«A un caballero que lloró con su esposa una pequeña pérdida
Pasaron por nuestras vidas cautelosos
como quien pisa sobre almohadillas de algodón;
capaces de andar sobre vidrio sin quebrarlo,
de rozar una copa sin derramar una gota siquiera.
Sabios en escoger en verano la sombra más fresca,
en invierno, el calor de nuestros cuerpos dormidos.
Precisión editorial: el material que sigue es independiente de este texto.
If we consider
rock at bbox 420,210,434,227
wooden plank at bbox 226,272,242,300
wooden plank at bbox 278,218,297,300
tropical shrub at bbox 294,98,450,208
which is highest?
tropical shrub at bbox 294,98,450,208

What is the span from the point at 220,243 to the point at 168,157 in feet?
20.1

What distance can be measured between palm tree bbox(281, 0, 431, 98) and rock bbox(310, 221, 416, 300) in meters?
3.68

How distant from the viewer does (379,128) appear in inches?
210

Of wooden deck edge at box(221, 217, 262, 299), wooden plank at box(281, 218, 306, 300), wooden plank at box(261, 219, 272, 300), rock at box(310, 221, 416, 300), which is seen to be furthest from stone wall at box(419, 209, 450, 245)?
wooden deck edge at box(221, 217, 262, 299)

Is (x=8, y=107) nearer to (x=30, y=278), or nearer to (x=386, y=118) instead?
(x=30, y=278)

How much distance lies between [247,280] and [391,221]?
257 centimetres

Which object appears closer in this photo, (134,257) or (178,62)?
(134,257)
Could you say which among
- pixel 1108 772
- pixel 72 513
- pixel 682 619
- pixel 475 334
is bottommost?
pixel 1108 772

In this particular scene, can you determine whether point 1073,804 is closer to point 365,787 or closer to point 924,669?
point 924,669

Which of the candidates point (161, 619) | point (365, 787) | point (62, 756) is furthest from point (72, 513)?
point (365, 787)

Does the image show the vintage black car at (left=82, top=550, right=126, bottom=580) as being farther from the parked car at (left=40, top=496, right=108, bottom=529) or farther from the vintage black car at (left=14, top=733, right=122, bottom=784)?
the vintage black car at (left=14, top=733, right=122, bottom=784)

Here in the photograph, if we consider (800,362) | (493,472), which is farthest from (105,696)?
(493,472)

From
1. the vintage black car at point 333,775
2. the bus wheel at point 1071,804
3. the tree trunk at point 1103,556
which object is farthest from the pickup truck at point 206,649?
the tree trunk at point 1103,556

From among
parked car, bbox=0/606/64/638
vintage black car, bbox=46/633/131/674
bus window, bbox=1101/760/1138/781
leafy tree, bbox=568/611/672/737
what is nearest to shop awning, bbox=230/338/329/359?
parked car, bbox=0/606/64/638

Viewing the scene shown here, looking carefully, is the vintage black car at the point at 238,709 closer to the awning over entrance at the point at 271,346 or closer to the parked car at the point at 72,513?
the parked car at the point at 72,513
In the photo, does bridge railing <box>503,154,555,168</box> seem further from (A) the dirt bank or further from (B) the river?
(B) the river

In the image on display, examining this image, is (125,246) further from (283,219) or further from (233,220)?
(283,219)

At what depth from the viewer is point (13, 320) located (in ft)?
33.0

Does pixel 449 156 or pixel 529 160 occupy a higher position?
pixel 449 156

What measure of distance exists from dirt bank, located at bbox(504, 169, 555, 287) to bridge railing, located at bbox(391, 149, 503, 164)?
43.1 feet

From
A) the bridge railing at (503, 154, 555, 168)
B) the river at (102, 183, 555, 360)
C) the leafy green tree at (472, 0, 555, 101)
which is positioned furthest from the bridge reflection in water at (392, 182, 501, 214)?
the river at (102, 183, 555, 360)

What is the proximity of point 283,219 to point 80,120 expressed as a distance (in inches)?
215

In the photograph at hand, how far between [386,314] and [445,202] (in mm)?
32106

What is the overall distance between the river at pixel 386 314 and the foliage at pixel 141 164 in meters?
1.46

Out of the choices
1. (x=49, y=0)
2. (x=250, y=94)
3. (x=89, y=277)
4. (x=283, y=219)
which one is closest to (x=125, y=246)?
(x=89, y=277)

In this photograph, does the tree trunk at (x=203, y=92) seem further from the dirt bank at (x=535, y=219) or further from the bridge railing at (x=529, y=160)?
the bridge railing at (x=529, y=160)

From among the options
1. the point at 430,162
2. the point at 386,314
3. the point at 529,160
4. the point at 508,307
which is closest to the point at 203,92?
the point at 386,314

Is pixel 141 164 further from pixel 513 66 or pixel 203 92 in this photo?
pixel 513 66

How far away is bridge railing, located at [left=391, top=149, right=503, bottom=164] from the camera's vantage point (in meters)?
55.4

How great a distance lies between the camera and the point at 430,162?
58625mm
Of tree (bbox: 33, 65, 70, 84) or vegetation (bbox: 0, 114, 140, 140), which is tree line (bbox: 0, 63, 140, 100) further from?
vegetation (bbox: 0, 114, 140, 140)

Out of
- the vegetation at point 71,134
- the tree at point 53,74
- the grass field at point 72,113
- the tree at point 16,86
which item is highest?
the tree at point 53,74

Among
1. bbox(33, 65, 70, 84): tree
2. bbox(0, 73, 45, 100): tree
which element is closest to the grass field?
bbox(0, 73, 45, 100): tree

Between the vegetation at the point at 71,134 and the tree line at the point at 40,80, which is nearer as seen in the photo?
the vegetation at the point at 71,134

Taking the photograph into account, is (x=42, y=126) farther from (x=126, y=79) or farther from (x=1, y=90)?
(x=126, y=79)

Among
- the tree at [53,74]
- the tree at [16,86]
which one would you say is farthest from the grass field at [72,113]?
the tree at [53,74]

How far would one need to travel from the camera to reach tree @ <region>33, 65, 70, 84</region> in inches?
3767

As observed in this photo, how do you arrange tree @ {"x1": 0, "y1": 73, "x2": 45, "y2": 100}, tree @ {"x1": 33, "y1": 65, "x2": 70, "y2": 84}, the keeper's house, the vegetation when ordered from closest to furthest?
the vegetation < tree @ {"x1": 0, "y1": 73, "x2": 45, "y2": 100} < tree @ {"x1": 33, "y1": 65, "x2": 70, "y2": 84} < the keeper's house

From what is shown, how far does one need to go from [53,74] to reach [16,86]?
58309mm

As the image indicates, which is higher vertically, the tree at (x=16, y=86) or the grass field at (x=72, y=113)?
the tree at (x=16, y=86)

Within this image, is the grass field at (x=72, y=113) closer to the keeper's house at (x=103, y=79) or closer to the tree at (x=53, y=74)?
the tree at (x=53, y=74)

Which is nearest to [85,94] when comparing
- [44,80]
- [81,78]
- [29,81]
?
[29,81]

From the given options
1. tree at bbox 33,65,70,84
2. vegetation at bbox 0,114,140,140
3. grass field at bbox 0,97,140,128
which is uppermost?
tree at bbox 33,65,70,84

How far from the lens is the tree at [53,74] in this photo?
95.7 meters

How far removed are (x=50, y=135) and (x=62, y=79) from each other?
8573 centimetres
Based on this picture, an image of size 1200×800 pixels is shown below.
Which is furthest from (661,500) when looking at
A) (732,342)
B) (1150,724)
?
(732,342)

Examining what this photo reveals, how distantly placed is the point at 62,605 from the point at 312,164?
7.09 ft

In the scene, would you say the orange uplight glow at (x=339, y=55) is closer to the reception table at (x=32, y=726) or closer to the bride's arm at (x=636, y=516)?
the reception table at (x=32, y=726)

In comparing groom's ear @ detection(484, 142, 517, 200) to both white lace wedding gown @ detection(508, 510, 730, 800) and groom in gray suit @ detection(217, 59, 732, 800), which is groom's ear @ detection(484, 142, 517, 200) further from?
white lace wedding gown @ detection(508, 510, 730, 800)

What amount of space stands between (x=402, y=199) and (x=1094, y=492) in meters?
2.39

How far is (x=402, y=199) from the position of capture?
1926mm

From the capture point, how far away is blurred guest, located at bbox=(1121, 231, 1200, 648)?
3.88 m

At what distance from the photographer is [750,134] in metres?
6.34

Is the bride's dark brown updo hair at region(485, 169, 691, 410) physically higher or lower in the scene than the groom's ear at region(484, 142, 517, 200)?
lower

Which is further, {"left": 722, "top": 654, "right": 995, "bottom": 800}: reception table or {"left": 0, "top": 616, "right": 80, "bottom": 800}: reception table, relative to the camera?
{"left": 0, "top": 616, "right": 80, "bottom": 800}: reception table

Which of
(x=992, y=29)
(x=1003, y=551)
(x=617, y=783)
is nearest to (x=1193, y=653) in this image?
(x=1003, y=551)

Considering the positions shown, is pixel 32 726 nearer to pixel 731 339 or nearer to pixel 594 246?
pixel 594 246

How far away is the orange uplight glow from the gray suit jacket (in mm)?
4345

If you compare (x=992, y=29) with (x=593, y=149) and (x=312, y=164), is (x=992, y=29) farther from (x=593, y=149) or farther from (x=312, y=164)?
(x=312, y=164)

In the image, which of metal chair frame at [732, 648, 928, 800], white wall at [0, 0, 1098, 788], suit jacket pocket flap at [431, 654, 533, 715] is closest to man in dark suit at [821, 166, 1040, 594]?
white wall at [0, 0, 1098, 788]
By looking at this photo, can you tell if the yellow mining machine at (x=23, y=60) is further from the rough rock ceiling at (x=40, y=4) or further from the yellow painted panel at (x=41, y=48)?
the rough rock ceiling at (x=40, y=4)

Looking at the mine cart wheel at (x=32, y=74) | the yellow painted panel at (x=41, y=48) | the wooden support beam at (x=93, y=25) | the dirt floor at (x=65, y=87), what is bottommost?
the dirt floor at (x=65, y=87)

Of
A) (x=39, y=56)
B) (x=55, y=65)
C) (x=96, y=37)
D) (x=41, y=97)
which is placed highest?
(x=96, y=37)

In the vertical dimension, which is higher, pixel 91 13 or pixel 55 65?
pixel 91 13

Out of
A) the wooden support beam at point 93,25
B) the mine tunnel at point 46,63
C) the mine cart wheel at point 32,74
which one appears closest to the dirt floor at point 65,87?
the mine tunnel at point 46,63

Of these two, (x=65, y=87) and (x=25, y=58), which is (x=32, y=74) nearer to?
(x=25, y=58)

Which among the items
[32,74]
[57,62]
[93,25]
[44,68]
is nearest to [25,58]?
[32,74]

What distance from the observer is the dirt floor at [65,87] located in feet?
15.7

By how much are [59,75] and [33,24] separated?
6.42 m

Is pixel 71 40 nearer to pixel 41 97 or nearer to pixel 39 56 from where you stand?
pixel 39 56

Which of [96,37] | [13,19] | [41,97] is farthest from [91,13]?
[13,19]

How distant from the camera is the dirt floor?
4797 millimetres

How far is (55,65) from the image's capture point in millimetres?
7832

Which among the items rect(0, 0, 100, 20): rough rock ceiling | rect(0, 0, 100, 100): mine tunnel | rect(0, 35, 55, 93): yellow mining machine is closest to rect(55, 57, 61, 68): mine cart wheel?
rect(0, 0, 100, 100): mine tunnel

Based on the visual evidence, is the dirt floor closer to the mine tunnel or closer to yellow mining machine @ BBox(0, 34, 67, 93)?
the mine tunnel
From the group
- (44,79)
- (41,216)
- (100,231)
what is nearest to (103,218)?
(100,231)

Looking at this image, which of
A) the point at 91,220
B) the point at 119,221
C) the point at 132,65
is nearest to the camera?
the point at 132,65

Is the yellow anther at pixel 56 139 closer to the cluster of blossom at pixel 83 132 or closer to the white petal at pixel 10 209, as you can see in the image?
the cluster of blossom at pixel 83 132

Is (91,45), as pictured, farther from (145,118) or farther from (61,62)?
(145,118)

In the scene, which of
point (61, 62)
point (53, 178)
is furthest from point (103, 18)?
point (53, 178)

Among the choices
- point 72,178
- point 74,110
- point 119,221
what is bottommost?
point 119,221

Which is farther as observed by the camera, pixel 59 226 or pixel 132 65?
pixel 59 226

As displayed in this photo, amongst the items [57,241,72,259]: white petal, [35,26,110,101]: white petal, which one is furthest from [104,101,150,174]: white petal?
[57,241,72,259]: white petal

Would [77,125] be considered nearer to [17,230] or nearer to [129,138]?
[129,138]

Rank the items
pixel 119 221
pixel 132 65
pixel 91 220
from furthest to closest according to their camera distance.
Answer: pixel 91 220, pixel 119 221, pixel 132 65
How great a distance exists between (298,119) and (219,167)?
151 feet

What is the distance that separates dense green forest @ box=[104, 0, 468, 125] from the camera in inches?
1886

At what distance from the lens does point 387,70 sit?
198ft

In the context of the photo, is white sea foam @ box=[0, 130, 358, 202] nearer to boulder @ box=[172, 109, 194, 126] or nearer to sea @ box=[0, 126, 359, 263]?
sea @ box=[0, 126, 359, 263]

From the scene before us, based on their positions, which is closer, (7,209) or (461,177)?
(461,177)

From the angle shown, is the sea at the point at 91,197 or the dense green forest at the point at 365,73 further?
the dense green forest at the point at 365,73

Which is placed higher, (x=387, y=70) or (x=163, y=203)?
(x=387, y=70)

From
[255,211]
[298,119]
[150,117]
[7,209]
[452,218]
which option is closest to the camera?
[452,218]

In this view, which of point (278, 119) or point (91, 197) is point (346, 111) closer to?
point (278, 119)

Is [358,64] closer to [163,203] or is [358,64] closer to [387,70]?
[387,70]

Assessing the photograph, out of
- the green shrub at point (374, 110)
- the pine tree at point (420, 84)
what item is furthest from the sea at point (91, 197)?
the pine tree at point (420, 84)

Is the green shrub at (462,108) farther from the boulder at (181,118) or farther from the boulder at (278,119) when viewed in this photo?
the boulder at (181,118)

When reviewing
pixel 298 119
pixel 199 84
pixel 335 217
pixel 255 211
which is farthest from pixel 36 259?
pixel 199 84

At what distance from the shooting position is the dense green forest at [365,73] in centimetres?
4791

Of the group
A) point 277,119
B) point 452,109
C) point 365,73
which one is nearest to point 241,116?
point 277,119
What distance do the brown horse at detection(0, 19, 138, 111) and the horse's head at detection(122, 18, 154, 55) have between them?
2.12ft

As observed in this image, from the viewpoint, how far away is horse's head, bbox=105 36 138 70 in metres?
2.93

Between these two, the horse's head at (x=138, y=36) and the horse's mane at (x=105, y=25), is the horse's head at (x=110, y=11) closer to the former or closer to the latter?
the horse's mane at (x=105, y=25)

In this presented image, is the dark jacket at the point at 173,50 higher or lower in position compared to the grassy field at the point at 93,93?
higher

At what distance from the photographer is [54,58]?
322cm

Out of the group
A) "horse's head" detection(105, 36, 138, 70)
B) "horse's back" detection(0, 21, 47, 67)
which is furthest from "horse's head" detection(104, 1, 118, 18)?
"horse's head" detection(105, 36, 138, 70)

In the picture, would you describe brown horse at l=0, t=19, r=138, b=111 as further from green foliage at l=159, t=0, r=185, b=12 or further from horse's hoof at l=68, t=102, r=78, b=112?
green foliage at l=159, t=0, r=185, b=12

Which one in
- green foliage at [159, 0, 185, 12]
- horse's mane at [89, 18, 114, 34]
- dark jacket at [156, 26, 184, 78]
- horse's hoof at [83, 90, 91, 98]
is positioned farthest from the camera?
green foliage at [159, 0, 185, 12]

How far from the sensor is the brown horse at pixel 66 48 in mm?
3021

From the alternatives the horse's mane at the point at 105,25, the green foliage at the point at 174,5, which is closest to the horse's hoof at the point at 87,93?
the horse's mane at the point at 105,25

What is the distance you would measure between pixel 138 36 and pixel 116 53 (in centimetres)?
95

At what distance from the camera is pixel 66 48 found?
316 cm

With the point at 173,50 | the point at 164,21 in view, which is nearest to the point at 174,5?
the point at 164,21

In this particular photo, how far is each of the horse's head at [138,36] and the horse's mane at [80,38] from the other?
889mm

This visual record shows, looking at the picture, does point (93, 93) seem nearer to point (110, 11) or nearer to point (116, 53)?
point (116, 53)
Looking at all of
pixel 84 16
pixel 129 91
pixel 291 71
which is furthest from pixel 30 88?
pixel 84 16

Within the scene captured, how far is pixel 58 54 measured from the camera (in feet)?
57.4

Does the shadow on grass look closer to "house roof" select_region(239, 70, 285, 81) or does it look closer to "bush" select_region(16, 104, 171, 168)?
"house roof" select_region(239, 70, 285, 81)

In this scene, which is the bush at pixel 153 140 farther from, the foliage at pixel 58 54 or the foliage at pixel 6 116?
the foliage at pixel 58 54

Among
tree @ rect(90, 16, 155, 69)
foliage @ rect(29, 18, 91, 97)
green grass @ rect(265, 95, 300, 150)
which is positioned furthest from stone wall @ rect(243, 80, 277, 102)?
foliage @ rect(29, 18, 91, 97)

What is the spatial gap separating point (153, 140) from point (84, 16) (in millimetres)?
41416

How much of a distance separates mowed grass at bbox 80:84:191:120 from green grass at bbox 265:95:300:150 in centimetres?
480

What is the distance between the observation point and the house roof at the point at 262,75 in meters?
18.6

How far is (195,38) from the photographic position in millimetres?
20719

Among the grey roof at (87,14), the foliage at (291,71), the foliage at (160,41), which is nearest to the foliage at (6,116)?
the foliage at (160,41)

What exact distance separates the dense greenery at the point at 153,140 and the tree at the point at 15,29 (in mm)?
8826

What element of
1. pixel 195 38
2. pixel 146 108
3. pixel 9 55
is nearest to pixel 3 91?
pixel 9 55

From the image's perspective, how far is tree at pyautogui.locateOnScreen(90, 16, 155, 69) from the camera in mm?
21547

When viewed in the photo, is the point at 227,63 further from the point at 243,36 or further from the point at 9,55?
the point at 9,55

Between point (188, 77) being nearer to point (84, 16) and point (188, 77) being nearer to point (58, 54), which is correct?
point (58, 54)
Andaban por la casa dejando una estela
de inaprensibles briznas de oro o nácar.
Cuántas veces nos quitaron nuestro sitio,
que era también su lugar favorito,
y nosotros, reyes destronados y enormes,
fuimos a acomodarnos –es un decir–
en el más incómodo asiento de la casa.
Cuántas veces sosegaron nuestra angustia
con ese rumor que vibra en su garganta.
Les dimos cuanto quisieron;
lo aceptaron ellos
con la majestad de quien nada ha pedido.
Y a veces nos poseía la extrañeza
de haber metido en casa una fiera terrible,
una fiera armada de garras y de dientes
que con lengua de lija peina su seda al sol.
Al fin murieron:
apenas un suspiro
y quedó de ellos un jirón de piel suave, casi nada,
sigilosos y dignos
en la muerte como en la vida.
Así fueron nuestros gatos
y aún ahora,
muchos meses después,
de vez en cuando,
encontramos
un pelillo de seda en nuestras ropas.»